Start of STORED DATA

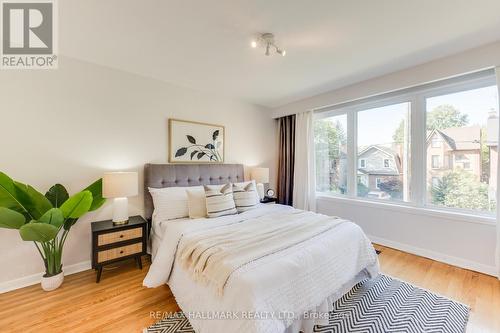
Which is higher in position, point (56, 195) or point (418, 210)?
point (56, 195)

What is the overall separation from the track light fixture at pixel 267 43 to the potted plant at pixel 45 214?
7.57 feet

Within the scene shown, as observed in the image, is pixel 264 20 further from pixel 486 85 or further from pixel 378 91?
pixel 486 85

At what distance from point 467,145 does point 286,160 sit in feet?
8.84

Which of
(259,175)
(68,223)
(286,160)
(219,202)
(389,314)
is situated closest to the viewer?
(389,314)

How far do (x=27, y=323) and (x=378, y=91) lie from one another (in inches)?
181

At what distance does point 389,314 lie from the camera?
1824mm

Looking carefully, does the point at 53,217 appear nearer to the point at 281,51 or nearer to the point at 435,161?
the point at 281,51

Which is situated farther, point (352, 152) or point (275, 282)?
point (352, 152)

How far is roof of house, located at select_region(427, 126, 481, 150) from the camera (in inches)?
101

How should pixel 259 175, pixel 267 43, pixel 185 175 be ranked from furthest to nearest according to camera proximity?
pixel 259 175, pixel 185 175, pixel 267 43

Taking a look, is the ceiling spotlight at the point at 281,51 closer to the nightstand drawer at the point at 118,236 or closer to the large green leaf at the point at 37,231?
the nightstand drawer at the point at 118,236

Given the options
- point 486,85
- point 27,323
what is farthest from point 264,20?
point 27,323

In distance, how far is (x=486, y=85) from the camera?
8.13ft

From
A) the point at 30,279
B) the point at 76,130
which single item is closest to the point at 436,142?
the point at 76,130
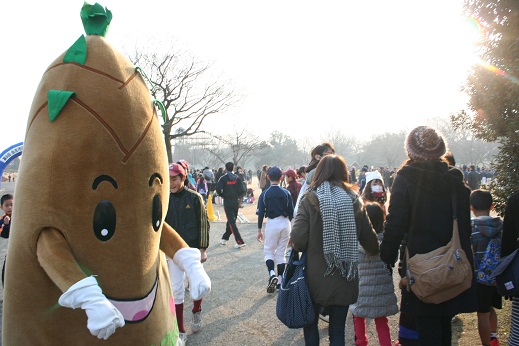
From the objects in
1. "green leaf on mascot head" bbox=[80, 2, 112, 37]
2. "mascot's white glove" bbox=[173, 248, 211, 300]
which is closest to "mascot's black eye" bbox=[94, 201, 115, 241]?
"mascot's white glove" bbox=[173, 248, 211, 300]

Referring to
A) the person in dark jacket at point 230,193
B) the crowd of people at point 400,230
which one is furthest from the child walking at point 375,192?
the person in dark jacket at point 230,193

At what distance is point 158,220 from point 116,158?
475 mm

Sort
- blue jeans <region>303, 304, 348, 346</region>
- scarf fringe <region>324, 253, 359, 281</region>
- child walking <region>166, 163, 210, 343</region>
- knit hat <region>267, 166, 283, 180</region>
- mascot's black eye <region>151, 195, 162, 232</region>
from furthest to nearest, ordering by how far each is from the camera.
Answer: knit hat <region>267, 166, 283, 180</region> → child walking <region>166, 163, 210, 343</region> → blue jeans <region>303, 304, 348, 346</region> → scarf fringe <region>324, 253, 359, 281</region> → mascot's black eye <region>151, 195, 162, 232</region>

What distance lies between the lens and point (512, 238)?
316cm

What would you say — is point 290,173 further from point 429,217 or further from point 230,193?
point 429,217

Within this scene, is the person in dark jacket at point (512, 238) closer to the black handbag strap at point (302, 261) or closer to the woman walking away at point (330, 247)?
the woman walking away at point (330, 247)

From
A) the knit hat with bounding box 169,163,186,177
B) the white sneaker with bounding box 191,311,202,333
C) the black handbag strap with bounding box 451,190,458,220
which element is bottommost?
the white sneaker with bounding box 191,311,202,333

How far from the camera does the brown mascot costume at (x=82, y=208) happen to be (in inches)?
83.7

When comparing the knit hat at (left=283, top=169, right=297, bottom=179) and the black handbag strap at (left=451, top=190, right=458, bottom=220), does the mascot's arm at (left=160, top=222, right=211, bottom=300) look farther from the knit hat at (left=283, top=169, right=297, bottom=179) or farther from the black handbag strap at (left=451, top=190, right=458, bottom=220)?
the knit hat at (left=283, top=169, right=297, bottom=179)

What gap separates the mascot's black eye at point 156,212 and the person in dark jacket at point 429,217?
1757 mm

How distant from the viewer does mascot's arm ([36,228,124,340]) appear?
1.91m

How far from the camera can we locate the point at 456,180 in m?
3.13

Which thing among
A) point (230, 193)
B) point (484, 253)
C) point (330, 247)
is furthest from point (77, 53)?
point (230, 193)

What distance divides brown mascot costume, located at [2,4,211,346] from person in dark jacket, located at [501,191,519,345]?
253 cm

End of STORED DATA
Start of STORED DATA

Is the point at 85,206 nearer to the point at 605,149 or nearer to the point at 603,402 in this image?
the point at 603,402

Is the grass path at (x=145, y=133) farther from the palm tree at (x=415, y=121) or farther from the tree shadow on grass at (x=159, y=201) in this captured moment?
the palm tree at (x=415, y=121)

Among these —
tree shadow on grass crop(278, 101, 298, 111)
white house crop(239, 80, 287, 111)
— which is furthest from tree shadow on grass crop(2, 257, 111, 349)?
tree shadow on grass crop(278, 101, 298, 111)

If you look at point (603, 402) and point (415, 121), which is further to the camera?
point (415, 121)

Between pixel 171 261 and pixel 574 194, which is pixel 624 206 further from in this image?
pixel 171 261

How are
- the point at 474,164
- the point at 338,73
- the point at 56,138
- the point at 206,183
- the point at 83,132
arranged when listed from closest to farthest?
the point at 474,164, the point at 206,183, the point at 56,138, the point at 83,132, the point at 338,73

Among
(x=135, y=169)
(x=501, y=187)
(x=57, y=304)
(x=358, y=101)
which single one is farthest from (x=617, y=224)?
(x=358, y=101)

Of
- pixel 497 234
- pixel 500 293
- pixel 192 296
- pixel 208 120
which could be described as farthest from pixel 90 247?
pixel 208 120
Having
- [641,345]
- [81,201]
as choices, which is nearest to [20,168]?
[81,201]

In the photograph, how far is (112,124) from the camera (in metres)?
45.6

End of STORED DATA
Start of STORED DATA

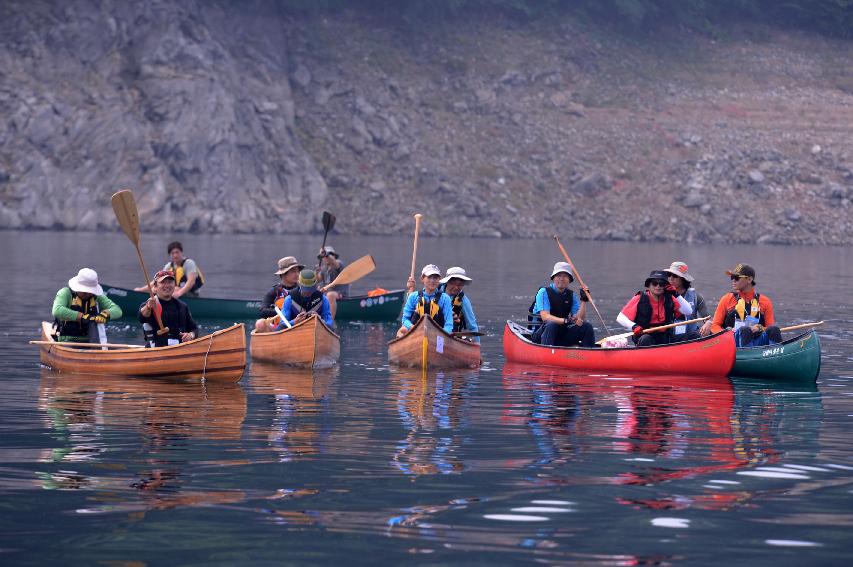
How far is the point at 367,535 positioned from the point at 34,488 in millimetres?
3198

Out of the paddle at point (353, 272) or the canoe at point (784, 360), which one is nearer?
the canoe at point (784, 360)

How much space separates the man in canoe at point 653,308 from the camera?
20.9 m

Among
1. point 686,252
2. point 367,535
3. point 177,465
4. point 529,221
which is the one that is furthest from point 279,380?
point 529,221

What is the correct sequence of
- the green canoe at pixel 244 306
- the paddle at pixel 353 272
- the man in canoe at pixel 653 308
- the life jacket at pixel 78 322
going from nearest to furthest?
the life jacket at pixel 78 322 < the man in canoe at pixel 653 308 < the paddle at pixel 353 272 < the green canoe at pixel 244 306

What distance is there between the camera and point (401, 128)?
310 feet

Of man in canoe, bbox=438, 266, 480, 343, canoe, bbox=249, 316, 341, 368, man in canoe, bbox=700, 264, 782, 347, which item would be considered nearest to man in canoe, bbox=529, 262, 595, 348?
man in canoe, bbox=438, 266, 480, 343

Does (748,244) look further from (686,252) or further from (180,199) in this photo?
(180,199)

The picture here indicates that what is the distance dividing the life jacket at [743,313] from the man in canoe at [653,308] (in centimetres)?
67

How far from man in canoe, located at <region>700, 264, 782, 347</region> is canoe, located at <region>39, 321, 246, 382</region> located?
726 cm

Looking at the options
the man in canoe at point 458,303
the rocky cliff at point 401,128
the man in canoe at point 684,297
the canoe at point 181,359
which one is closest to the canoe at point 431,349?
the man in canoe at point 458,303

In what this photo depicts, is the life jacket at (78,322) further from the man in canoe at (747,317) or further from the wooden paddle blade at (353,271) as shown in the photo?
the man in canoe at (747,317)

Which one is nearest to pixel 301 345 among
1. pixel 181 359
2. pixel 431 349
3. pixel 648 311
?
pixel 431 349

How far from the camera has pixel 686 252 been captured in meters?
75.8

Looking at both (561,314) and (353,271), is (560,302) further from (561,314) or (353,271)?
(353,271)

End of STORED DATA

• TASK DETAILS
Please locate every line in the entries above that contains the string "closer", and copy each of those lines out. Treat uppercase and lowercase as different.

• SOLUTION FOR THIS EXERCISE
Taking a look, is the ceiling spotlight at the point at 281,51 closer to the nightstand drawer at the point at 118,236 or closer to the large green leaf at the point at 37,231?
Within this scene, is the person in dark jacket at point (512, 238) closer to the black handbag strap at point (302, 261) or closer to the woman walking away at point (330, 247)?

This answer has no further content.